The Scaling Trap: Why Gulliver's Giants Couldn't Exist
Key Insight 5
Narrator: One of the book's most fascinating sections explores the physics of scaling, a concept that explains how an object's properties change as its size increases or decreases. Smil returns to Gulliver's Travels to illustrate a fundamental error in our imagination. Swift describes the giants of Brobdingnag as being twelve times taller than Gulliver. He correctly scales their food intake by a factor of 1,728 (12 cubed), assuming their mass would increase with their volume.
However, Swift misses a critical point first explained by Galileo Galilei. As an object's height increases, its volume (and thus mass) increases by the cube of that factor, but its cross-sectional area—the surface that supports the weight—only increases by the square. A giant twelve times taller than a human would have bones with a cross-sectional area only 144 times greater (12 squared) to support a weight that is 1,728 times greater. Their bones would shatter under their own mass. This square-cube law governs the limits of size for everything, from animals to buildings. It explains why insects can't grow to the size of elephants and why there is a maximum height for trees and skyscrapers. It is a universal constraint that even our most vivid fantasies cannot escape.

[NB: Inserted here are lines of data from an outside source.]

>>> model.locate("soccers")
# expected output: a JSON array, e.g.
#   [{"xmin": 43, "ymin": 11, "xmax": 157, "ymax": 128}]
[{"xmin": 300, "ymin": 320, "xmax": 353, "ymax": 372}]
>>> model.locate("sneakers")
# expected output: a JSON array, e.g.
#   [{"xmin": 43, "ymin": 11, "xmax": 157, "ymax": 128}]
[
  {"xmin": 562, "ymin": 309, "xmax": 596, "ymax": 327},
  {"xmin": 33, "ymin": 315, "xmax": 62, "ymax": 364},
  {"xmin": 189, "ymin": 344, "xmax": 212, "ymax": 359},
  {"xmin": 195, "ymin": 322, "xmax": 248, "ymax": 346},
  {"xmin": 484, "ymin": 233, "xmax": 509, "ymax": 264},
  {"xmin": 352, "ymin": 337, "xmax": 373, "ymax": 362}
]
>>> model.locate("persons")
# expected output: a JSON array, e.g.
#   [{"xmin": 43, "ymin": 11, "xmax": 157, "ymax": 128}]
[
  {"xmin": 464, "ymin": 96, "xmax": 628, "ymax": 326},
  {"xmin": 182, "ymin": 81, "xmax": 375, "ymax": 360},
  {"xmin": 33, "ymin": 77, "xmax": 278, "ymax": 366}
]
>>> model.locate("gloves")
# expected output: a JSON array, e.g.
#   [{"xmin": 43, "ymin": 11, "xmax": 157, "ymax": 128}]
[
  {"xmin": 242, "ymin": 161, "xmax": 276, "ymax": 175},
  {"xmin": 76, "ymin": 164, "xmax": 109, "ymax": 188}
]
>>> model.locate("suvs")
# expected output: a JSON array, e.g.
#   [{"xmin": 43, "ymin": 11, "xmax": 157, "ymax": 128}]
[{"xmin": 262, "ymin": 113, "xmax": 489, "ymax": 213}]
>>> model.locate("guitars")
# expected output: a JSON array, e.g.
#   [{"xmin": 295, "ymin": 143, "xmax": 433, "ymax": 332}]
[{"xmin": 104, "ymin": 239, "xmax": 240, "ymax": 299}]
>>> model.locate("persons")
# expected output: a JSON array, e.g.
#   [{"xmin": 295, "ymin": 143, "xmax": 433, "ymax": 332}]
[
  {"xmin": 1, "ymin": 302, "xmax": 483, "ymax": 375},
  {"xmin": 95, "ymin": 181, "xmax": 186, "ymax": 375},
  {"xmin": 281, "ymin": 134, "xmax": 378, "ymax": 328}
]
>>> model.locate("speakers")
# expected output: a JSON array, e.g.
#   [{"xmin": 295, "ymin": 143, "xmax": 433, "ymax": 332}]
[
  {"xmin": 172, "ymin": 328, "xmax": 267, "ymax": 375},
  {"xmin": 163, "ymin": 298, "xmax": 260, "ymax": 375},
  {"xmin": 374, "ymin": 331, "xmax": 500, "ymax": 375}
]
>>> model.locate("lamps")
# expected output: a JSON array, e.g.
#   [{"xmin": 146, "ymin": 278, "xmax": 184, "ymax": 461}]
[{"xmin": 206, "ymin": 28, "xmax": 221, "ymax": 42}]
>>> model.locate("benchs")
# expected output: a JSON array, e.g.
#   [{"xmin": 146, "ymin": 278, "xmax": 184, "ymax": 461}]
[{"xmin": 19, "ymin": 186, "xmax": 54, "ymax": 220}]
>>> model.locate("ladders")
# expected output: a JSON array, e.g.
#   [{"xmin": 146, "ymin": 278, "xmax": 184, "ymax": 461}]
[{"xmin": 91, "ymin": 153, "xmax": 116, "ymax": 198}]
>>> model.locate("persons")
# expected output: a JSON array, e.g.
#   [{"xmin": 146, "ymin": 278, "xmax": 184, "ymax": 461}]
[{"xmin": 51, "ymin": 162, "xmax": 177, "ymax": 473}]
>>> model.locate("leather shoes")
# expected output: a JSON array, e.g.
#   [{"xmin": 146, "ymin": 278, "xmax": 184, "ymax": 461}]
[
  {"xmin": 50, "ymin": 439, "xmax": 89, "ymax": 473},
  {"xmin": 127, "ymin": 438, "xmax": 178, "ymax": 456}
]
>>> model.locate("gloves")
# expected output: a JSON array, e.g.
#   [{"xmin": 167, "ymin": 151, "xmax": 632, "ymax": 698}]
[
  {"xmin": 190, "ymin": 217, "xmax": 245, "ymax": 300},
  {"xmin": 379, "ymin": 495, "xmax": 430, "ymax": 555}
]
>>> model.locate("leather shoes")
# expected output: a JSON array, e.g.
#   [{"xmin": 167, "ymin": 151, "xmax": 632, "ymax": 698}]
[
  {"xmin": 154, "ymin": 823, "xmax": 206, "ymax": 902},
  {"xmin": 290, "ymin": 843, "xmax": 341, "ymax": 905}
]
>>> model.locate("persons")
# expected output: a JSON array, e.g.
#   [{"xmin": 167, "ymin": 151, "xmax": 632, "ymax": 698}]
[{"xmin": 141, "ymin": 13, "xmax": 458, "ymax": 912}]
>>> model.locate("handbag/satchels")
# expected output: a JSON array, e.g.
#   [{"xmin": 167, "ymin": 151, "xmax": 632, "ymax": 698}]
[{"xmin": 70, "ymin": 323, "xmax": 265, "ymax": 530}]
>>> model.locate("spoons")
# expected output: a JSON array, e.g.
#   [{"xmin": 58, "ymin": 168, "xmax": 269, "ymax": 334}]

The Uncomfortable Compromise of Human-Scale Design
Key Insight 6
Narrator: In the final analysis, Smil brings these grand concepts down to the most intimate and often frustrating aspects of modern life: the design of our immediate surroundings. The field of ergonomics emerged to align the design of objects with the dimensions and capabilities of the human body. Yet, in our modern world, this principle is constantly at war with economic pressures.
There is no better example of this conflict than the airline seat. As air travel became a mass-market industry, airlines began a relentless campaign to shrink seat dimensions to maximize passenger capacity and profit. Seat width has narrowed, and the pitch—the space commonly known as legroom—has been drastically reduced. This trend has collided with another modern reality: rising rates of obesity. The result is an uncomfortable and often painful mismatch between the size of human bodies and the space allotted to them. While premium classes offer more room for a high price, the average passenger is left with few options. This everyday struggle encapsulates the book's central theme: size is a series of trade-offs, and in the modern world, the demands of scale often win out over the needs of the individual.
Conclusion
Narrator: Vaclav Smil's Size is a masterful dissection of a concept that is at once simple and profoundly complex. The book's most critical takeaway is that size is not just a descriptor but a fundamental determinant of what is possible in our universe. From the strength of our bones to the stability of our societies, size imposes non-negotiable limits and creates distinct advantages. Our modern infatuation with "going large"—building bigger cities, bigger companies, and bigger machines—often ignores the inherent physical and biological trade-offs.
The book challenges us to look at our world with new eyes, to recognize the hidden rules of scale that govern our lives. It leaves the reader with a crucial question: In our personal and collective pursuit of growth, are we paying enough attention to the limits? Or are we, like Swift's giants, building a world whose very size makes it too fragile to stand?